(SOURCE PASSAGE begins)

# Freeride Equipment 2011 for good carving



## agoston.berko (Feb 8, 2011)

I want to carve with softboots. Not extreme carving, only what is possible with softboots.

I want a FASTEC bindings on my board because it's comfy for me. Maybe: SP Mountain LTD (FLEX9)
I need some stiff boots. Maybe Burton Driver X (FLEX9)

I need board recommandations but if you say that 
SP Mountain LTD Fastec bindings and Burton Driver X 
is not the best suited for my goal, than I will modify them too.

So boards:
-Salomon Burner 2011 166cm (maybe too straight line carves, too high speed)
-F2 Eliminator 166cm (maybe not the best for carving and too aggresive)
-F2 Eliminator Carbon 166cm (maybe to much for 550Euro and too aggresive)
-Palmer Platinum (hard to get)
-Palmer Crown 
-Neversummer Raptor (maybe the best choice, maybe too fast)
-Arbor A-Frame (maybe durability not so good)
-NiDecker ... (maybe best choice)
-Jones Flagship
-Rossignol Experience

no pipe
no big jumps
little powder

90% CARVE on PISTEEEE

82kg
185cm

NO CUTTED RACEBOARDS PLEASE !
AND NO HARDBOOTS !

Thanks


----------



## KIRKRIDER (Mar 18, 2008)

I am immensely enjoying my A-Frame...K2cinch CTX and Burton Driver X setup. The A-Frame is REALLY fast on piste, stable and mono-rail like carves, especially with the driver-x flex inserts (they stiffen the boots 3X) and a lot of fun in powder too.
they CTXs are so fast to strap in...
AS for durability...I don't se any particular issue.
I ride mostly on powder, and carve when it's not a pow day...A-Frame is perfect for that. Very aggressive and responsive board.


----------



## TLN (Sep 7, 2010)

First really interesting thread IMO =))

1st: Board.
Eliminator is ok. Pricey but carves well. I think it aint too agressive. 
NS Raptor is a good choice too.
Imho this depend on where do you live. If In Europe get Elim(they're made in Eurore, afaik), if in US get Raptor.

There's one more board you should look at: Elan Vertigo. Stiff and soild. And it cheaper than F2, but as goos as elim(it's all about brands).

Other boards are a good choice, but i'd choose from this 3 boards. 

2nd. Boots.

Driver X is a definately good choice, but you should look at:
Salomon Malamute: Flex 9/10, SBX riders choice(so as Driver X). I heard some say: if salomon fits well, you'd fell in love with em, and wont change for any other. If not, Just get another one. I got malamutes and really happy with em, they fit like a glove.
Nitro Team. Stiff and responsive.

I know that Driver X and Malamutes are the best for SBX, this is what you should look at. I'm not saying Drivers are bad, but just give Malamutes a try, if you're able to wear it for a while. 

3re Binders.
Flow Frx are used for a softboot carving very often, They got a very good "side support" because of big strap. Haven't tried 'em yet, and AFAIK, there's no FRX in XL in Kazachstan this year(dealer told so). Anyway i got CADs.
Can't comment on SP, but i believe that'd be a nice choice too.

PS. Get and elevators or palmer plates. That does reaally make a difference.
I'm interested in a softboot carving, PM if you got any questions/ideas.


----------



## agoston.berko (Feb 8, 2011)

(SOURCE PASSAGE ends)
(THE DATA begins)

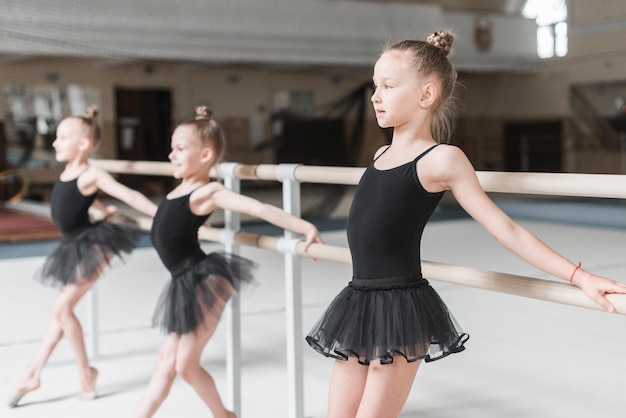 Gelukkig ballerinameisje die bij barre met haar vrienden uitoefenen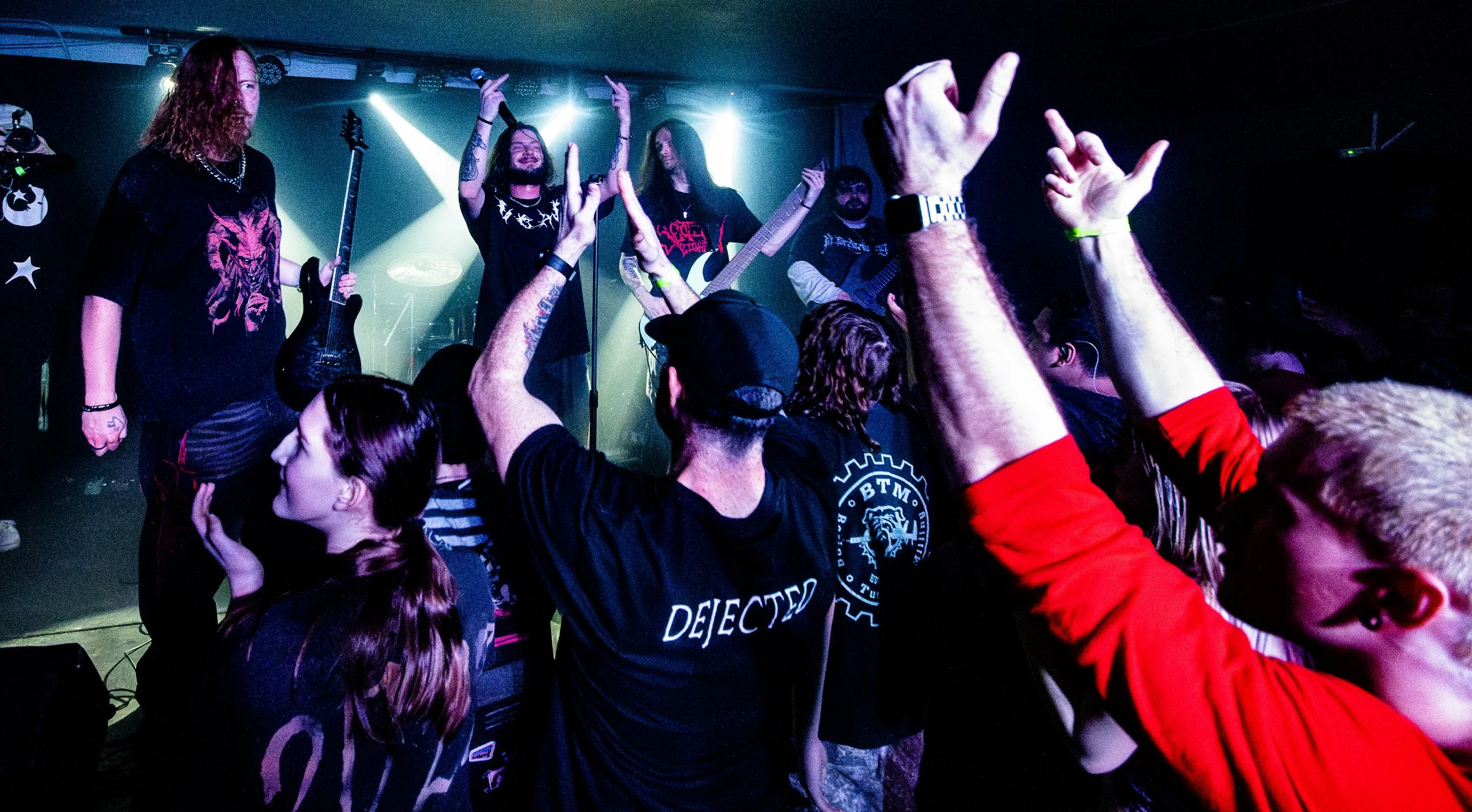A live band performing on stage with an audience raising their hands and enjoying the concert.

(THE DATA ends)

> **REQUEST 1**:
In the snowboard forum thread, why does TLN recommend the Flow FRX bindings for softboot carving?
> **REQUEST 2**:
According to the snowboard forum thread, what effect do the Driver X flex inserts have on the boots?
> **REQUEST 3**:
Please extend the snowboard forum thread from the point where it stops.

> **EXERCISE RESPONSE 1**:
TLN says Flow FRX bindings are often used for softboot carving because their big strap gives very good side support.

> **EXERCISE RESPONSE 2**:
They stiffen the boots three times.

> **EXERCISE RESPONSE 3**:
"...First really interesting thread" ?  nice to hear that TLN 

i already tried myself the eliminator (not the carbon version) and was phe-no-me-nal.
but maybe i'm looking for a more smooth ride, not too aggresive. 
or maybe only because of the f2 eli dangerous design, i believe that under my foot there is a monster. (bit of placebo like)
but it's true that i like fast edge-to-edge ride's. 
i already tried sp brotherhood 2011 bindings but it was not stiff enough for me (only flex:6). but the quality was exceptional, and 5sec to "click".

i heard that flow bindings are cheap toys but maybe the NXT-FRX is a well constructed modell (one of the most expensive stuff there).
K2 cinch ? never used them. in the past i had K2 and the materials there are world-class, i know that for sure.
can anybody tell me why is skiing more popular then snowboarding ? ...i know, because of the fu*king binding-time! i hate classic bindings.
What about the burton SLX ? is it worth spending 500$ on boots ?
i'm the practical guy, so right now the most interesting thing for me about boots is BOA-system !!! what about DC status (using BOA) ???
for me flex EIGHT is minimum for softboot-carving: board + binding + boots
why is that F2 Intec Thunder (and similar) inventions are gone (and disappeard) ? who the hell made that bad decision ?

ok, i will think about the arbor a-frame again, but eliminator looks more attractive from material point (... durability). 

thank you *pawlo* and *TLN*

pawlo, do you have a dog ? :laugh:

i know that eliminator is made in austria
arbor ? i hope not in china (then i would understand durability - fu*king mass production boards - just troubles).


----------



## baddmaddy (Mar 2, 2010)

Also take a look at the Donek Incline. Doneks are very popular with the hardboot crown over on Snowboard Carving, Racing, Alpine Snowboarding - Boards, Boots, Bindings, Reviews: Bomber Online in Summit County, Colorado: Welcome!

Salomon Malamutes would also be my #1 choice for a stiff freeride boot.


----------



## agoston.berko (Feb 8, 2011)

thank you *baddmaddy*

TLN do you mean this one?: 
Palmer Plates Rock - Review of Palmer Power Link System Standard Lifters from Backcountry.com
is it compatible with every board (not the burton rail) ?


----------



## KIRKRIDER (Mar 18, 2008)

No man...just trying to spell my name..Paolo


----------



## agoston.berko (Feb 8, 2011)

pawlo said:


> No man...just trying to spell my name..Paolo


ok, understood
sorry


----------



## skip11 (Jan 28, 2010)

Maybe checkout the Burton Custom X?


----------



## AAA (Feb 2, 2008)

My wife has a Donek Incline. She's still learning, but she likes it alot. We have her set up with very forward angles to get her carving well. Crappy Flow bindings for now, but she'll upgrade when she starts to take off and needs more support. The Incline is pretty much an all mountain freeride board intended to carve pretty well. 

Donek also makes a couple of softboot-specific carving boards called the Razor and Saber, which seem to be very well received. If you intend to freecarve 90% of the time, then one of those would probably be a great board for you. Everything, I believe, can be custom tweaked from Donek, too...stiffness, sidecut, lengths, widths, topsheet, etc. You can look them up at Donek custom snowboards online snowboard shop snowboard company order buy.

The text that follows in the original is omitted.